First, let me write down the equation again to make sure I have it right:
√(x² + 165) - √(x² - 52) = 7.
Okay, so the idea is to isolate one of the radicals and then square both sides. Let me try moving the second radical to the other side:
√(x² + 165) = 7 + √(x² - 52).
Now, if I square both sides, maybe I can get rid of the square roots. Let's do that:
(√(x² + 165))² = (7 + √(x² - 52))².
Simplifying the left side:
x² + 165 = 49 + 14√(x² - 52) + (√(x² - 52))².
The right side is expanded using the formula (a + b)² = a² + 2ab + b². So the right side becomes 7² + 2*7*√(x² - 52) + (√(x² - 52))², which is 49 + 14√(x² - 52) + (x² - 52).
So putting it all together:
x² + 165 = 49 + 14√(x² - 52) + x² - 52.
Hmm, let's simplify the right side. The x² terms will cancel out, right? Let's subtract x² from both sides:
165 = 49 + 14√(x² - 52) - 52.
Simplify the constants on the right:
49 - 52 is -3, so:
165 = -3 + 14√(x² - 52).
Now, add 3 to both sides to isolate the radical term:
165 + 3 = 14√(x² - 52).
So 168 = 14√(x² - 52).
Divide both sides by 14:
168 / 14 = √(x² - 52).
12 = √(x² - 52).
Now, square both sides again to eliminate the square root:
12² = x² - 52.
144 = x² - 52.
Add 52 to both sides:
144 + 52 = x².
196 = x².
So x = √196 = 14.
But wait, since the problem states that x is positive, we only take the positive root. So x = 14.
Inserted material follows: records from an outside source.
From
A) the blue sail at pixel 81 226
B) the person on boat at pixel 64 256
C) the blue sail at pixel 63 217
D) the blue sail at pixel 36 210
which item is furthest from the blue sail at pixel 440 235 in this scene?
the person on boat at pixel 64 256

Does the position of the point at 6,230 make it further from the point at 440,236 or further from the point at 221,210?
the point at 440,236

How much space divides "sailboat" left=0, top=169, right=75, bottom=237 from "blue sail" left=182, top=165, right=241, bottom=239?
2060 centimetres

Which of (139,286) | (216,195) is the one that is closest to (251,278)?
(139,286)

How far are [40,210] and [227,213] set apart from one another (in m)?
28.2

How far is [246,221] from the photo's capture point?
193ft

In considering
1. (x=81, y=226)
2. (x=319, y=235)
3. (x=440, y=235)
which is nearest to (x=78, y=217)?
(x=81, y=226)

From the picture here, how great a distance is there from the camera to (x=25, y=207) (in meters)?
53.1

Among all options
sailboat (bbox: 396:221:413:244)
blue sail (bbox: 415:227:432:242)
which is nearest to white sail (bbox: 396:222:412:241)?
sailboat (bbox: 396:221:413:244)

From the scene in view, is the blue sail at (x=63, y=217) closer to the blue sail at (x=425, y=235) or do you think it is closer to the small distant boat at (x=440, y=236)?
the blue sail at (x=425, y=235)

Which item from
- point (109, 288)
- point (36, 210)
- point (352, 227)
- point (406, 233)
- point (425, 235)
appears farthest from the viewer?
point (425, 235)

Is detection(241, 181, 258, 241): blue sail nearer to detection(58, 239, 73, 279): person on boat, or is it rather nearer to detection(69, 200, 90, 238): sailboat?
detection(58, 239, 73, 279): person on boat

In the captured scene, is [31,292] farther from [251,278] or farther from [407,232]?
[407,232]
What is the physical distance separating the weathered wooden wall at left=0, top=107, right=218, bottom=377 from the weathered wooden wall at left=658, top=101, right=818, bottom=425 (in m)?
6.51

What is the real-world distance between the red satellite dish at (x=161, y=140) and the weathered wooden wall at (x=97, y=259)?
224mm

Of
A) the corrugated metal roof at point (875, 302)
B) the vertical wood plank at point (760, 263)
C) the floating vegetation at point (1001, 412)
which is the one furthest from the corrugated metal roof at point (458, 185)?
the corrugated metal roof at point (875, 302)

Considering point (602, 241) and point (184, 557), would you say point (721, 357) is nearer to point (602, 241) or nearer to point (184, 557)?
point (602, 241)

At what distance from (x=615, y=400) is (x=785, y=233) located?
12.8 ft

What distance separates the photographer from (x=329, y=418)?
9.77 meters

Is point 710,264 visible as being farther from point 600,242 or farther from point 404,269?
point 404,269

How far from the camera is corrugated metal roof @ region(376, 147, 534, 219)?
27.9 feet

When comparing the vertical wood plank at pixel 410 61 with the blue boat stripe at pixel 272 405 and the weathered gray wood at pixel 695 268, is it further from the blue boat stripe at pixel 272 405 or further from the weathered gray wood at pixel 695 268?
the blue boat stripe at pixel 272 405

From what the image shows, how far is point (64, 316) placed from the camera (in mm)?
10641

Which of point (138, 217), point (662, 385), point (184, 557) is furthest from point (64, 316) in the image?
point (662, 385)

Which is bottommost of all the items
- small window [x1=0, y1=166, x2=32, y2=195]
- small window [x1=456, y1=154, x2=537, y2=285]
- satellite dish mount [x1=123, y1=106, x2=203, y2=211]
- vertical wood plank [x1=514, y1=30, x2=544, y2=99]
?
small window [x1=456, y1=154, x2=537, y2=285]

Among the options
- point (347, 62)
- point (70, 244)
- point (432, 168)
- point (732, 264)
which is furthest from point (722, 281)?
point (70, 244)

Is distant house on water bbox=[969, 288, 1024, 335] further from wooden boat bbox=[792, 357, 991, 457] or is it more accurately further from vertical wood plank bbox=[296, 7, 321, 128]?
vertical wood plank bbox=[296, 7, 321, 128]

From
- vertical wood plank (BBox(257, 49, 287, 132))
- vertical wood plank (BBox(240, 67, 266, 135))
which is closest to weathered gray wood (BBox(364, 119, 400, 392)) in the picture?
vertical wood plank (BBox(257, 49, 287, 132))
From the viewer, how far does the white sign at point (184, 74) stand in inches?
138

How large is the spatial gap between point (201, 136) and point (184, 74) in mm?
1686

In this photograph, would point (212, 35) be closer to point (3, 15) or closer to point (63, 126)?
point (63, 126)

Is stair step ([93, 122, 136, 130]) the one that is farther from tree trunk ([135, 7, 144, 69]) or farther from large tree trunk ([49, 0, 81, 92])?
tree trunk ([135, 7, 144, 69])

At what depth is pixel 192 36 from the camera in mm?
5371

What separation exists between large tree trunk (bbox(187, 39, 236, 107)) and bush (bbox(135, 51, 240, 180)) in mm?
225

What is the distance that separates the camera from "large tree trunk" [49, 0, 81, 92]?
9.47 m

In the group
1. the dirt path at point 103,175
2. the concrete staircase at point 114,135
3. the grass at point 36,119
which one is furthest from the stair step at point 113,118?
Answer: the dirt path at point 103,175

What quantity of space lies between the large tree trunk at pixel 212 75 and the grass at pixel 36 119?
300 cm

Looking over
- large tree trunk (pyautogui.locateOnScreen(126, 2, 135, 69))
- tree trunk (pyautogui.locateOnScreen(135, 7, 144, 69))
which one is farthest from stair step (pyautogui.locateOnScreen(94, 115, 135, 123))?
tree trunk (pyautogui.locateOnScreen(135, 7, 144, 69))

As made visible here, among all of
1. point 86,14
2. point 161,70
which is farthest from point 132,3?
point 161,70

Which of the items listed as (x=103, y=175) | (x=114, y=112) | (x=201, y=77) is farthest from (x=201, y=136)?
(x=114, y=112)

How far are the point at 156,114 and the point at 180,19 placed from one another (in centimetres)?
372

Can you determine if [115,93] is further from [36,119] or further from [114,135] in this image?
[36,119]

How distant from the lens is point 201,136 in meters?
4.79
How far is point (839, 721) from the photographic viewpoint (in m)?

But hold on, when dealing with squaring equations, sometimes extraneous solutions can come up. I should check if this solution actually satisfies the original equation.
Let's plug x = 14 back into the original equation:
√(14² + 165) - √(14² - 52) = ?
Calculate each term:
14² is 196.
So first radical: √(196 + 165) = √361 = 19.
Second radical: √(196 - 52) = √144 = 12.
So 19 - 12 = 7, which is exactly the right-hand side. So yes, it checks out.
Therefore, the only solution is x = 14. Since the problem says x is positive, we don't have to consider negative roots. So I think that's the answer.To solve the equation \(\sqrt{x^2 + 165} - \sqrt{x^2 - 52} = 7\) for positive \(x\), we proceed as follows:
1. Start with the given equation: \[ \sqrt{x^2 + 165} - \sqrt{x^2 - 52} = 7 \]
2. Isolate one of the square roots by moving \(\sqrt{x^2 - 52}\) to the right side: \[ \sqrt{x^2 + 165} = 7 + \sqrt{x^2 - 52} \]
3. Square both sides to eliminate the square root on the left: \[ (\sqrt{x^2 + 165})^2 = (7 + \sqrt{x^2 - 52})^2 \] Simplifying both sides, we get: \[ x^2 + 165 = 49 + 14\sqrt{x^2 - 52} + (x^2 - 52) \]
4. Combine like terms on the right side: \[ x^2 + 165 = x^2 - 52 + 49 + 14\sqrt{x^2 - 52} \] Simplifying further: \[ x^2 + 165 = x^2 - 3 + 14\sqrt{x^2 - 52} \]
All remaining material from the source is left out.